La ruta que proponemos te permitirá conducir por carreteras panorámicas, la mayoría de ellas costeras, que te descubrirán los rincones más bellos del litoral vasco, así como sus tres principales ciudades (Donostia-San Sebastián, Bilbao-Bilbo y Vitoria-Gasteiz) y uno de los parajes más fascinantes de la región y de toda la Península: la Reserva de la Biosfera de Urdaibai.

En la costa Guipuzcoana se encuentra la playa de Zarautz, flanqueada por los acantilados de Santa Bárbara y Mollarri y bien conocida por los surfistas de todo el mundo. Zumaia, ubicada en una hermosa bahía donde confluyen los ríos Urola y Narrondo, es famosa por sus imponentes acantilados y por el flysch, una curiosa formación geológica con sesenta millones de años de historia que queda al descubierto en bajamar.

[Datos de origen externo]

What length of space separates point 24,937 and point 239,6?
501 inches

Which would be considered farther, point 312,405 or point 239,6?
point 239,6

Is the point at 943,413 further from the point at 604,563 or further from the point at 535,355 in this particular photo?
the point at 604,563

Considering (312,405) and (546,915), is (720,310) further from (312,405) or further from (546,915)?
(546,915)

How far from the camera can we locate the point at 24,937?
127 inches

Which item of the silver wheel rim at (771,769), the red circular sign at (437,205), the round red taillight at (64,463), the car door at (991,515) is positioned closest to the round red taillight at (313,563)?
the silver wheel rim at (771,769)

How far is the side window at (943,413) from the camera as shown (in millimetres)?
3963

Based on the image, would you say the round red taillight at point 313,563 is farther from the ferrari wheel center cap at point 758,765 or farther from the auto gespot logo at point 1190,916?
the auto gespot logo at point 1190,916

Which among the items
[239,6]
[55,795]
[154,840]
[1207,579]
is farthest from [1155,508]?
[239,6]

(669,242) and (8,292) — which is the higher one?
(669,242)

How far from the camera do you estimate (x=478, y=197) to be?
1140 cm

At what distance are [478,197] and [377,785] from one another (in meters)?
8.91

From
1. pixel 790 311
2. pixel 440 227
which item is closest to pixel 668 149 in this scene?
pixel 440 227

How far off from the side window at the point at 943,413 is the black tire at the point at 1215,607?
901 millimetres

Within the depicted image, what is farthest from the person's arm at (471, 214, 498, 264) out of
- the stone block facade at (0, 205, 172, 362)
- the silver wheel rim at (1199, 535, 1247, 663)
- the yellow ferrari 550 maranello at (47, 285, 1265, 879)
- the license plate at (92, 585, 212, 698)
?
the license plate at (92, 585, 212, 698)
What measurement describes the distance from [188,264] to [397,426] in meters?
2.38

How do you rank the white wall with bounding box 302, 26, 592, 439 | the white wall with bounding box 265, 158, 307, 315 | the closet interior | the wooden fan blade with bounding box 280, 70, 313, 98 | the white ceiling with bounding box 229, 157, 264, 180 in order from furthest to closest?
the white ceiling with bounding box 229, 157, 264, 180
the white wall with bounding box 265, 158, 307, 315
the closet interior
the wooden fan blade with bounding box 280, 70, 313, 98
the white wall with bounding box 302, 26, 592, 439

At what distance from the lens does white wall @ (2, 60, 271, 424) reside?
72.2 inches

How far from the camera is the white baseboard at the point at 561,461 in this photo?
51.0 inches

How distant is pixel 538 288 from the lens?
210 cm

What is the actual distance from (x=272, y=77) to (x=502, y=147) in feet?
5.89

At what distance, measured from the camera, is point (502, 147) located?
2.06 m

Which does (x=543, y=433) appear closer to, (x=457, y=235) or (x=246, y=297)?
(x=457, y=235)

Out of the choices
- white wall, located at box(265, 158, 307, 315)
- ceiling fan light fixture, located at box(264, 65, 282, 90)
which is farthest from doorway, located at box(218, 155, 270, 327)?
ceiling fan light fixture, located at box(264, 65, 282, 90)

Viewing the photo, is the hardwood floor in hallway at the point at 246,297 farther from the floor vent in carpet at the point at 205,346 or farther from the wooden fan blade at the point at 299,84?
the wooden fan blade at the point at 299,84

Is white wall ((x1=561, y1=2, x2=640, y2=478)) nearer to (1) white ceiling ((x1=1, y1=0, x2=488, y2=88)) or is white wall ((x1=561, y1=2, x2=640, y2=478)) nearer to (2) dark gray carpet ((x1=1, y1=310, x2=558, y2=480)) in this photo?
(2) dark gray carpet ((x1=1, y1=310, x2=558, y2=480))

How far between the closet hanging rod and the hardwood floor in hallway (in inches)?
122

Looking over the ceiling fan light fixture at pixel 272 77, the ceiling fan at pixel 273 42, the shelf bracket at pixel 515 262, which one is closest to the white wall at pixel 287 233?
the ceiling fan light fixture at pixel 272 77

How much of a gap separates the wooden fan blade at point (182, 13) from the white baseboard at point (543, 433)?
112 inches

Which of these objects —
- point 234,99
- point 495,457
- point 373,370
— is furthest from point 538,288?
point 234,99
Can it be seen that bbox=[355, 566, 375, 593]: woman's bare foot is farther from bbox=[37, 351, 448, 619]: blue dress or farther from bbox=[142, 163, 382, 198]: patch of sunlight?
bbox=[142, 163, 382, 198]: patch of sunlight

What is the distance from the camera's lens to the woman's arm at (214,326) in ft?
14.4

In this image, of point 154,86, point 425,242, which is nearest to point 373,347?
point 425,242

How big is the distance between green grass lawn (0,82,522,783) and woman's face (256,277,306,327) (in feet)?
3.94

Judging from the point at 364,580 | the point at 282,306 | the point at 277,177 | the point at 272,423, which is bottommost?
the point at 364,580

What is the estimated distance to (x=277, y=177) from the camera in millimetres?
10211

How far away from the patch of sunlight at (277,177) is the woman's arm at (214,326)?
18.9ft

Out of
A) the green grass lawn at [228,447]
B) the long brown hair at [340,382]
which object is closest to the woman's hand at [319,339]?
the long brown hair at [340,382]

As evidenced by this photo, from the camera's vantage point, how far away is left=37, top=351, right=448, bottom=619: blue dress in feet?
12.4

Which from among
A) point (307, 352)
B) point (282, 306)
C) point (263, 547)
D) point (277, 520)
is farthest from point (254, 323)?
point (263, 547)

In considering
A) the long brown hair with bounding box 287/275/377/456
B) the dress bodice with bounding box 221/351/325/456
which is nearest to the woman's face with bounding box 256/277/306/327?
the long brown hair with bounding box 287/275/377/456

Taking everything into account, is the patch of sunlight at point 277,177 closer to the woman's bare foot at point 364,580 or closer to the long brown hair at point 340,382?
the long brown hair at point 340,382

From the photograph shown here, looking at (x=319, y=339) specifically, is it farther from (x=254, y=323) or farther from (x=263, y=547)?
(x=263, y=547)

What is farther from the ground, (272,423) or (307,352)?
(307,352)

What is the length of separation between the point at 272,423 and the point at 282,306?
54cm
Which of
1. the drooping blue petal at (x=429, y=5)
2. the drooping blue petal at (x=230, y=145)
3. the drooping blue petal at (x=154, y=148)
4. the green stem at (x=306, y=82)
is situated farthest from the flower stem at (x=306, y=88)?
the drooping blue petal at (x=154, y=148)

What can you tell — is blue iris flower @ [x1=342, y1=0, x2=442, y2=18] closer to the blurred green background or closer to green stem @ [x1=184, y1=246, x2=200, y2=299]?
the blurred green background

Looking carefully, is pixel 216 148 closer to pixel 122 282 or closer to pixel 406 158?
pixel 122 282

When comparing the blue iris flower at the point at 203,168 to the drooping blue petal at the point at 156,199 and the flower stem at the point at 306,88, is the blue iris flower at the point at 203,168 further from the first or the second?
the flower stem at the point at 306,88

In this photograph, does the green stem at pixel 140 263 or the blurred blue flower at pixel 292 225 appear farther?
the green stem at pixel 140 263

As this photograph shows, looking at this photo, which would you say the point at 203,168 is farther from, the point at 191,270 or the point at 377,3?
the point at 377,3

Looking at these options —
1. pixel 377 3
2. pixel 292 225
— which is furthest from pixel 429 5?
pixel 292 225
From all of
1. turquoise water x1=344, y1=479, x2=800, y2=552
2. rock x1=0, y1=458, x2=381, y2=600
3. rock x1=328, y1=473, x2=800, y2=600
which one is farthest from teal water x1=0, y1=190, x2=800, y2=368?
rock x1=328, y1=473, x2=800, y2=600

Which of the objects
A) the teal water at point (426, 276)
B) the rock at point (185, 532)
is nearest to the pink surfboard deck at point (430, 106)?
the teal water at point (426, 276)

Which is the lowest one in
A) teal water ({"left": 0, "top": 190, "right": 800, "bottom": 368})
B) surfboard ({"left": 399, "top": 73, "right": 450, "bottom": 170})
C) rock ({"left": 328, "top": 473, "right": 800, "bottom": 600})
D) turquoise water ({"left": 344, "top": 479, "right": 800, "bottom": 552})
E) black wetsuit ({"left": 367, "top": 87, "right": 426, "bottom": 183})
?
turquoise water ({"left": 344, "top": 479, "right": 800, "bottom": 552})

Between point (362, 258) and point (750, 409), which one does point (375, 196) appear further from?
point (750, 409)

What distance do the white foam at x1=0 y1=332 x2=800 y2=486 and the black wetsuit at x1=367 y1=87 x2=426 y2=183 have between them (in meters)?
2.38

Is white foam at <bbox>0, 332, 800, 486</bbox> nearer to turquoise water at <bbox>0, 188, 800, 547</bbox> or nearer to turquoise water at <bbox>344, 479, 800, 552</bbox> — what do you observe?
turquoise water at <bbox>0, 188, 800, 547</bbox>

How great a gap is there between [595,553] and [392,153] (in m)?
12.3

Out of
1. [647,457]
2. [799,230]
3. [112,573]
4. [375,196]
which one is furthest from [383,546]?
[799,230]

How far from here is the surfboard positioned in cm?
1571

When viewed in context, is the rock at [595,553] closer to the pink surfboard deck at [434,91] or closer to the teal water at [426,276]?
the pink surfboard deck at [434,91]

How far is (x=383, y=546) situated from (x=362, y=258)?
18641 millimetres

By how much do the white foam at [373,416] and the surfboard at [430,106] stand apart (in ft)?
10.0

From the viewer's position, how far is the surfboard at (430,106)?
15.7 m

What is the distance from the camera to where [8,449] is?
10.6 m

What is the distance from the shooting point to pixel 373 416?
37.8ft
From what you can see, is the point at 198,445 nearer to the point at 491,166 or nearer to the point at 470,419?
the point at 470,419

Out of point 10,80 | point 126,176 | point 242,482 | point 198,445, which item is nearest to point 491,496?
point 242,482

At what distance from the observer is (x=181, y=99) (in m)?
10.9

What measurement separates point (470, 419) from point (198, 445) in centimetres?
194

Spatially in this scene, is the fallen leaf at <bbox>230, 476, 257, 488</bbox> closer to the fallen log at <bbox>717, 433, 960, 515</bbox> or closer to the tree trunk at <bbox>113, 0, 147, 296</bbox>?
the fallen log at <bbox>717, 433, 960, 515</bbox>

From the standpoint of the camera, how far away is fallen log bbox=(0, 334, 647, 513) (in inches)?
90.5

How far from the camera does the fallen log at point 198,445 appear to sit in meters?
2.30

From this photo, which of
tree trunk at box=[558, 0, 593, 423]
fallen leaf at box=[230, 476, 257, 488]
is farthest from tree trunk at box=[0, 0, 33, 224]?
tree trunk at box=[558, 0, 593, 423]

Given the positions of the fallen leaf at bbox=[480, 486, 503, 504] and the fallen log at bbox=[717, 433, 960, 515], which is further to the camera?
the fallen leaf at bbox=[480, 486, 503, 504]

En Deba se hallan los yacimientos de Ermittia, Urtiaga y Gaztelu, y la cueva de Ekain, famosa por sus pinturas rupestres del periodo magdaleniense. También hay un par de bellas playas cuya arena es de color negruzco debido a la proximidad de los montes de pizarra.

Entre las villas marineras de la costa vizcaína se encuentra Mutriku, cuyo casco histórico, perfectamente conservado, fue declarado Conjunto Monumental. Ondarroa, a seis kilómetros, es uno de los puertos de altura más importantes del Cantábrico y una bella población de carácter medieval y marinero. Lekeitio goza de una envidiable ubicación en las laderas de los montes Otoio y Lumentza, en la desembocadura del río Lea, delimitado por las playas de Isuntza y Karraspio y frente a la pequeña isla de San Nicolás.

 

Lázaro, Fernando y Ripol, Marc (2015). Viajar en libertad por Europa. 30 rutas imprescindibles en coche, Barcelona: Alhenamedia.